Saturday, 1 February 2025

The People Immortal by Vasily Grossman

 

Vasily Grossman was a Soviet war reporter in WWII, He was born in in 1905, in Berdychiv , Ukraine - also the birthpalce of Joseph Conrad. He studied to be a chemical engineer but decided he really wanted to be a reporter. 

In June 1941 Hitler invaded the Soviet Union despite his non-agression pact with Stalin. Stalin's agents had warned him invasion was immanent but he ignored them and the German attack took them completely by suprise, To make matters worse Stalin had purged the army of it's top officers, his army was under-strength and under-led. The  Germans on the other hand were better led, better trained and much better equipped. The Russians were forced to retreat. They staged holding operations and counter attacks that only served to slow the advancing Germans. This is the setting for The People Immortal, in which a batallion thrown into the fight finds itself trapped and needing to breakout of the encirclement.

Grossman was a front line war reporter and witnessed this hopeless attempt to halt the invasion. His reports were very popular both with the troops and the civilian population. He was given leave of absence for two weeks in 1942 to write a novel to inspire the people in their struggle for survival and to give them hope of eventual victory. The result was The People Immortal.

At the beginning of the novel a researcher, Sergey Alexandrovich Bogariov, leaves his books and manuscripts to join the army as a high ranking political officer. 

Now and then he would remember the cool vaults of the institute's manuscript repository, a desk heaped with papers, a shaded lamp, the creak of the stepladder a librarian was moving from one bookshelf to another. Sometimes odd sentences from his unfinished study would come to mind and he would return to the questions that had so passionately engaged him throughout his life.

_Collected data_:
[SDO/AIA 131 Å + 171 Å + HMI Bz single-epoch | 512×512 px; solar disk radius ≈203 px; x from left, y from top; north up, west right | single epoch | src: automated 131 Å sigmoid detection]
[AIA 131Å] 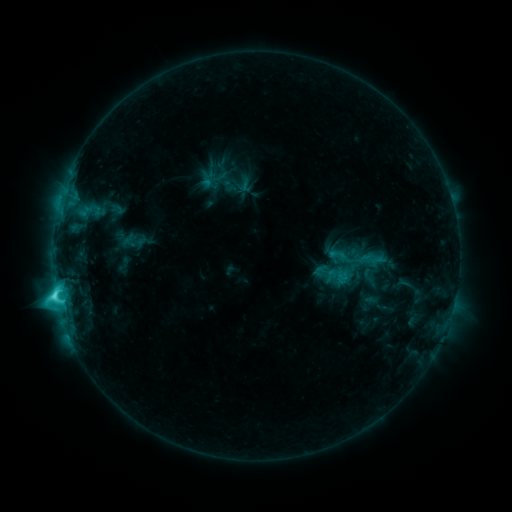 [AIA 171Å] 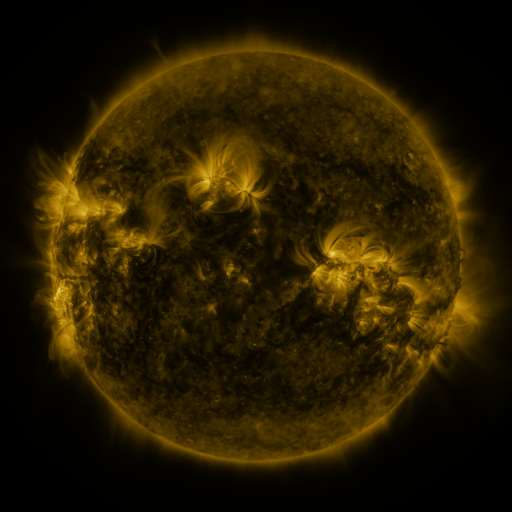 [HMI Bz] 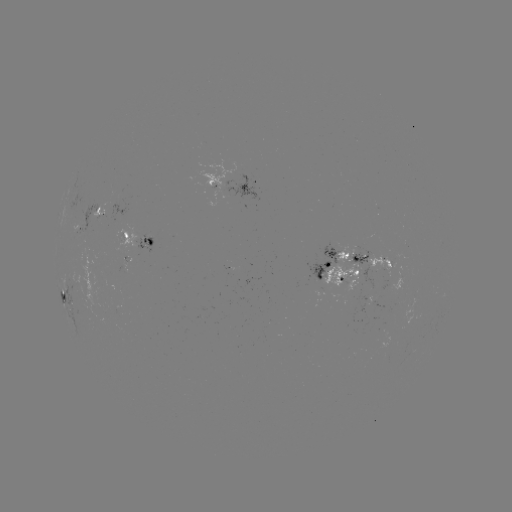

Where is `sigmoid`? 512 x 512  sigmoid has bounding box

_Task directions_: According to the review of The People Immortal, how long a leave of absence was Grossman given to write the novel?

_The response_: Two weeks, in 1942.